At Naturium we are committed to creating biocompatible formulas which means delivering bioactives to the site of action with minimal disruption to the skin and in harmony with the skin. We carefully select ingredients that enhance bioavailability or efficacy while being non-irritating. Once such an ingredient is dimethicone.
Dimethicone falls into the broad category of silicones. Silicones are inorganic polymers formed from quartz also called silica or silicon dioxide. Although silicones originate from a natural source the chemical processing to become silicones makes them synthetic. Silicones are a very unique category of ingredients that are neither water soluble or oil soluble. Silicones have a backbone of silicon atoms attached to oxygen atoms [-O-Si-O-Si-O-]. These silicon oxygen bonds are long bonds with a very low barrier to rotation (twist easily) and wide bond angles leading to low intermolecular forces between atomsa.

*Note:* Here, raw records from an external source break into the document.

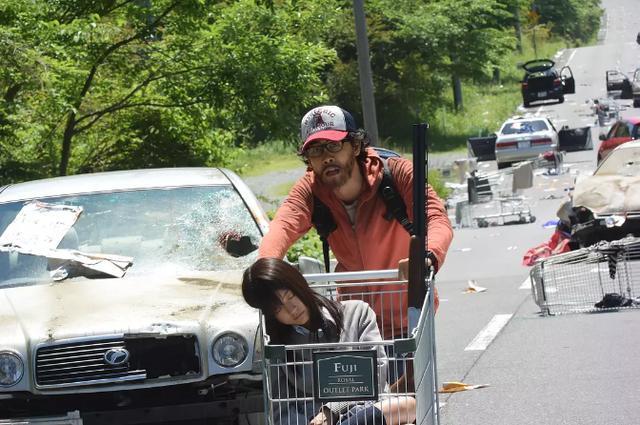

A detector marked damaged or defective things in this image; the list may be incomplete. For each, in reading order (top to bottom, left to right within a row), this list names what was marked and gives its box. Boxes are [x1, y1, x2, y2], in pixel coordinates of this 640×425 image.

damaged vehicle [520, 58, 576, 107]
cracked windshield [0, 186, 262, 284]
damaged vehicle [568, 142, 640, 247]
damaged vehicle [0, 167, 270, 422]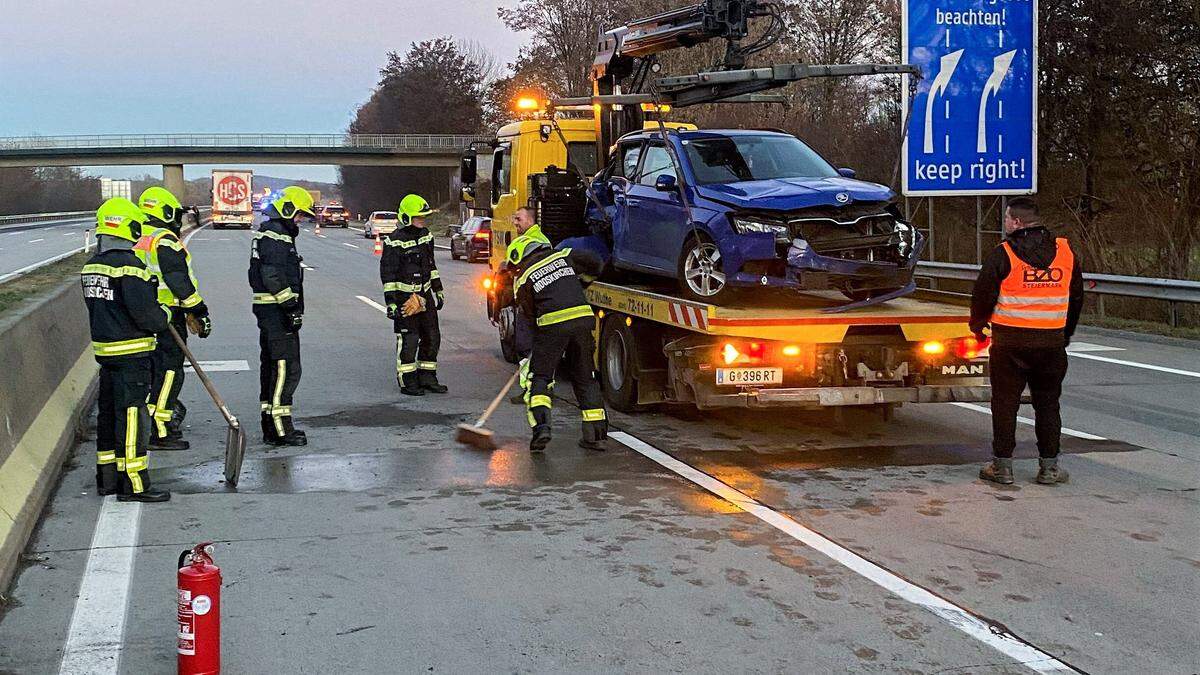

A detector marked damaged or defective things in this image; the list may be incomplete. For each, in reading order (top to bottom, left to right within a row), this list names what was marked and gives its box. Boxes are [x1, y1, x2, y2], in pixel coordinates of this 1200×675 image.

blue damaged car [595, 126, 921, 305]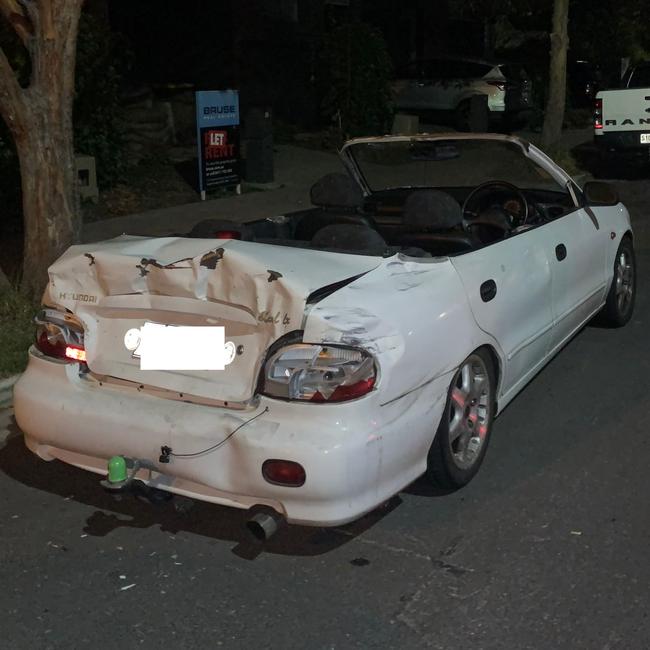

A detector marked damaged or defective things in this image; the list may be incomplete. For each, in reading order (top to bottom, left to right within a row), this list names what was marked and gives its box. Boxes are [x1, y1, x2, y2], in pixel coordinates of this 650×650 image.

broken taillight lens [34, 308, 85, 362]
torn metal panel [46, 235, 380, 402]
crumpled trunk lid [48, 235, 380, 402]
dented rear bumper [13, 346, 446, 524]
broken taillight lens [260, 344, 374, 400]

This makes silicones very flexible with continually changing orientation which give silicones its unique sensory properties that consumers perceive as slippery, non-tacky, smooth, and silky.

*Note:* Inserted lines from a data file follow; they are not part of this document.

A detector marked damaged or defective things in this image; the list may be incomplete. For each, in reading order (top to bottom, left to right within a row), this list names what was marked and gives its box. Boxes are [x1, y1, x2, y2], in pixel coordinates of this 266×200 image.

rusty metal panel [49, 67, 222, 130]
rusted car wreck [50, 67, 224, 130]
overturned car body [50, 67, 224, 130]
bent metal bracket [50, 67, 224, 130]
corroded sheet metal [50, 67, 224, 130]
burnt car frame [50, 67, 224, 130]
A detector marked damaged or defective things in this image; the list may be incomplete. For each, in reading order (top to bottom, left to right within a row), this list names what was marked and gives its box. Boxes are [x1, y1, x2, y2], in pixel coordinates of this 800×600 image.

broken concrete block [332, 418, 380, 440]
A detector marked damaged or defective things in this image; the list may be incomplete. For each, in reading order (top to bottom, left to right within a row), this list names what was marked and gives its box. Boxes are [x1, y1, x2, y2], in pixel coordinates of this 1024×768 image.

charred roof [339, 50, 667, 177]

Not all silicones are created equal. The silicone length or degree of polymerization, chemical groups attached to the silicon atoms, and degree of branching strongly dictate the function and characteristics of the silicone. Dimethicone is a fully methylated linear siloxane polymer terminated by trimethylsiloxy units. The “di” means two and “meth” refers to the methyl or CH3 groups. There are two methyl groups attached to every silicon atom except for the two ends which have three methyl groups. Dimethicone is an inert, non-volatile silicone. Its use is not restricted due to environmental bioaccumulation like cyclomethicones.b Due to the long bond lengths resulting in large spacing between atoms, dimethicone has a high gas permeability. This makes for a porous membrane or breathable film when applied to the skin so it won’t clog pores or prevent bioactives from penetrating the skin. The Cosmetic Ingredient Review (CIR) Expert Panel has deemed dimethicone as safe and non toxic in cosmetic products.c Studies show that it does not absorb into the skin or penetrate the skin barrier so there is no perceived risk of systemic toxicity. Due to its large molecular weight, dimethicone sits on the surface of the skin. It very rarely causes irritation and can be used as an OTC skin protectant making it safe for even the most sensitive skin.d
So why use dimethicone in skin products? Dimethicone helps with the spreadability of the formulas which is important for a uniform application. A uniform application is vital for bioavailability or efficacy of a product. Silicones offer better spreadability than oils and esters due to their low surface tension. You may have noticed that some lotions or creams look white on the skin when you try to rub it in. This phenomenon is called soaping. That means the surface tension of your cream is greater than the critical surface tension of the skin and resists spreading. The skin has an average surface tension of 28 dynes/cm2 while silicones have an average surface tension of 19.9+/- 0.9 dynes/cm2, vegetable oils 32.8 +/0.5 dynes/cm2, and esters 29.1+/- 2.1 dynes/cm2.e Using silicone replacements, vegetable oils, or esters won’t lower the surface tension of your cream as well as silicones. Dimethicone improves spreadability in formulas enhancing efficacy, performance, and sensorial attributes.